Leseprobe
Das letzte Fest des alten Europa: Anna Sacher und ihr Hotel
Er war kein Grüßer. Nichts hatte er von jener »gewinnenden« Art,
die ein Volk von Zuschauern über die Verluste beruhigt. Auf jene
unerforschte Gegend, die der Wiener sein Herz nennt, hatte er es
nicht abgesehen. Ein ungestümer Bote aus Altösterreich wollte er
eine kranke Zeit wecken, dass sie nicht ihren Tod verschlafe.
Karl Kraus: Die Fackel (Sommer 1914)
Graf Rudolf Kinsky und Nikolaus von Szemere liefen aufgeregt durch die Räume des Sacher. Sie hatten die Qual der Wahl, wollten zwischen intimen Separees und eleganten Speisesälen den idealen Ort für ihre Mission finden.

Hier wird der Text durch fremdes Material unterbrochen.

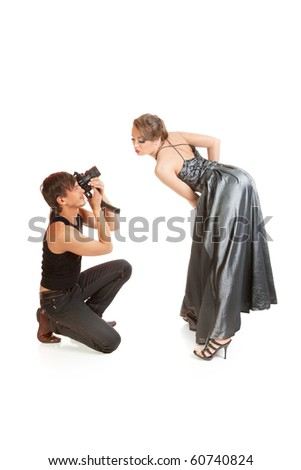stock photo : Young adult female Caucasian model being photographed in .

Für den Abend, es war ein Dienstag, hatte sich Erzherzog Franz Ferdinand angesagt. Man wollte entre nous bleiben, und doch sollte alles einzigartig wirken, schließlich handelte es sich um den künftigen Kaiser von Österreich.
Die Kiebitzeier in Madeirasoße, Frau Sacher, die dürfen auf keinen Fall fehlen.
Mais oui, ils sont essentiels. Freudig stimmte Szemere seinem Freund zu und setzte dann, gewichtig die Stirn runzelnd, hinzu: Ils font donc de nous des connaisseurs intimes de son Excellence. Die Wahl der Sprache unterstrich, dass er einst als Gesandter in diplomatischen Diensten gestanden hatte, wo immer noch ausnahmslos Französisch gesprochen wurde.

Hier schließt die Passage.